→ **TASK REQUIREMENTS**
Please pull out each line below that contains the word "reflective".

→ **SUPPLIED MATERIAL**
========================================================================
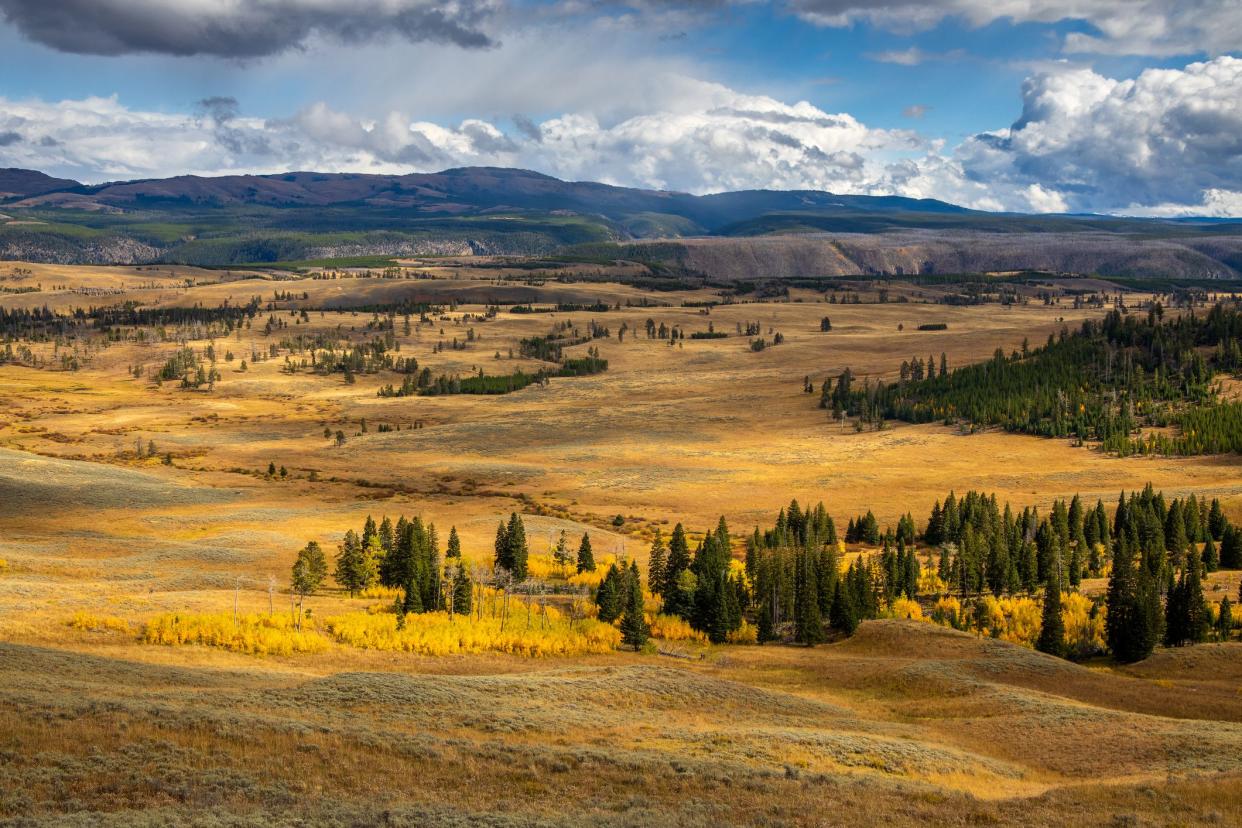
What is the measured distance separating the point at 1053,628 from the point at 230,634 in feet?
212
========================================================================
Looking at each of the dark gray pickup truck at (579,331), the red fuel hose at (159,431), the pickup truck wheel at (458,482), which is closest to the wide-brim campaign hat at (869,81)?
========================================================================
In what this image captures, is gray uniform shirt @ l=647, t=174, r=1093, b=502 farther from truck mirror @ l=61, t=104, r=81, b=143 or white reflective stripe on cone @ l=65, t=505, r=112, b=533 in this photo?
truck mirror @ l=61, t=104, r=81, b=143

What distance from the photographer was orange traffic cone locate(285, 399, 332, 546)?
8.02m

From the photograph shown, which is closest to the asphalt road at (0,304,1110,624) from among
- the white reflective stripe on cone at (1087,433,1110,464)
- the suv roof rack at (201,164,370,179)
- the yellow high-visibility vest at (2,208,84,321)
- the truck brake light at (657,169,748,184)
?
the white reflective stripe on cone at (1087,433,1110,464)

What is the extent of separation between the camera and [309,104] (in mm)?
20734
========================================================================
→ **RESULT FOR THIS TASK**
In what this image captures, is gray uniform shirt @ l=647, t=174, r=1093, b=502 farther from truck mirror @ l=61, t=104, r=81, b=143 or white reflective stripe on cone @ l=65, t=505, r=112, b=533 in this photo?
- the white reflective stripe on cone at (1087,433,1110,464)
the white reflective stripe on cone at (1087,433,1110,464)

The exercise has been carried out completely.